### Written problem
The data below needs to be returned exactly, line for line.

### Rows of spatial question data

* * *

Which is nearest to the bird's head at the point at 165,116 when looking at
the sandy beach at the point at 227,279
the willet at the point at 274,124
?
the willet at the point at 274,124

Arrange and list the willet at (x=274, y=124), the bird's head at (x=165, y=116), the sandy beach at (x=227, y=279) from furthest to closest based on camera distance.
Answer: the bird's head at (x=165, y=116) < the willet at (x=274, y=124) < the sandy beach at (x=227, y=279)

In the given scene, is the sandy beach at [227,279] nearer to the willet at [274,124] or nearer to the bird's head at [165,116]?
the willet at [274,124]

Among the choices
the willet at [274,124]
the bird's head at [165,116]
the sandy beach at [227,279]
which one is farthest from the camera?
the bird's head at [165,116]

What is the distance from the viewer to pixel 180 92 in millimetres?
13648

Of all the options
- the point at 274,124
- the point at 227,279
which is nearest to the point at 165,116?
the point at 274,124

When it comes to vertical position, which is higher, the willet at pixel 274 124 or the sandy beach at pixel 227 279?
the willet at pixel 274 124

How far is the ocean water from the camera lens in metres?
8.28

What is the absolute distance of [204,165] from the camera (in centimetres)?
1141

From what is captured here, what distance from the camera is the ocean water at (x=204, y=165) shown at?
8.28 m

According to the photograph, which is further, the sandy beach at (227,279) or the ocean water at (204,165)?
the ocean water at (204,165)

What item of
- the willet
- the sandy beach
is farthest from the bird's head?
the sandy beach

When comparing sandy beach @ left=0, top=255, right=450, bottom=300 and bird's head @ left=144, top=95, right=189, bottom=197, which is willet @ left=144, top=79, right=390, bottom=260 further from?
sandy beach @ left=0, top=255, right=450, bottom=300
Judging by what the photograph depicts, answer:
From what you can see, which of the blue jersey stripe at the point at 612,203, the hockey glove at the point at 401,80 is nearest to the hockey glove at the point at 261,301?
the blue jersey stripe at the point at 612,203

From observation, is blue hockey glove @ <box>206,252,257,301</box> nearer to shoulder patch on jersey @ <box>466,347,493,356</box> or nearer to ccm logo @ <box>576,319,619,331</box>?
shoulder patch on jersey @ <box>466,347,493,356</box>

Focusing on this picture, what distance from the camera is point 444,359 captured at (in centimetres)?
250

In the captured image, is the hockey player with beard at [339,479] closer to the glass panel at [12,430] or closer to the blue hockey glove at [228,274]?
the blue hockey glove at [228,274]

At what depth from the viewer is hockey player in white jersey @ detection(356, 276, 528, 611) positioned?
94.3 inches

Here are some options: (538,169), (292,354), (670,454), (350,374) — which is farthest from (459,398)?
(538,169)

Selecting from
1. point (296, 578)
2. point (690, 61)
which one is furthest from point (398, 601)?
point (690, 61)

* * *

### Completed task
Which is nearest to the bird's head at the point at 165,116 when looking at
the sandy beach at the point at 227,279
the willet at the point at 274,124
?
the willet at the point at 274,124

Arrange and list the willet at (x=274, y=124), the bird's head at (x=165, y=116), the sandy beach at (x=227, y=279) from furthest to closest based on camera distance.
Answer: the bird's head at (x=165, y=116) < the willet at (x=274, y=124) < the sandy beach at (x=227, y=279)

In the given scene, is the sandy beach at [227,279] nearer to the willet at [274,124] or nearer to the bird's head at [165,116]?
the willet at [274,124]

Among the choices
the willet at [274,124]
the bird's head at [165,116]
the sandy beach at [227,279]
which one is farthest from the camera?
the bird's head at [165,116]

What is the distance from the viewer to pixel 180 92 in millimetres?
13648

Of all the options
- the point at 274,124
- the point at 227,279
which is nearest to the point at 165,116?
the point at 274,124

When it comes to vertical position, which is higher, the willet at pixel 274 124 or the sandy beach at pixel 227 279?
the willet at pixel 274 124

How far is the ocean water from the camera lens in metres?
8.28

What is the absolute distance of [204,165] from the camera (in centimetres)?
1141

From what is captured here, what distance from the camera is the ocean water at (x=204, y=165) shown at?
8.28 m

According to the photograph, which is further, the sandy beach at (227,279) or the ocean water at (204,165)?
the ocean water at (204,165)

What item of
- the willet
- the sandy beach
is farthest from the bird's head?
the sandy beach

When comparing sandy beach @ left=0, top=255, right=450, bottom=300 and bird's head @ left=144, top=95, right=189, bottom=197, which is willet @ left=144, top=79, right=390, bottom=260 further from?
sandy beach @ left=0, top=255, right=450, bottom=300
Judging by what the photograph depicts, answer:
From what you can see, which of the blue jersey stripe at the point at 612,203, the hockey glove at the point at 401,80 is nearest to the hockey glove at the point at 261,301?
the blue jersey stripe at the point at 612,203

From observation, is blue hockey glove @ <box>206,252,257,301</box> nearer to shoulder patch on jersey @ <box>466,347,493,356</box> or nearer to ccm logo @ <box>576,319,619,331</box>?
shoulder patch on jersey @ <box>466,347,493,356</box>

Focusing on this picture, what distance from the camera is point 444,359 captured at (in centimetres)?
250

In the captured image, is the hockey player with beard at [339,479] closer to the glass panel at [12,430] or closer to the blue hockey glove at [228,274]?
the blue hockey glove at [228,274]

At what depth from the viewer is hockey player in white jersey @ detection(356, 276, 528, 611) positioned?
94.3 inches

Here are some options: (538,169), (292,354), (670,454), (350,374) — which is farthest from (459,398)?
(538,169)

Selecting from
1. point (296, 578)
2. point (690, 61)
which one is furthest from point (398, 601)?
point (690, 61)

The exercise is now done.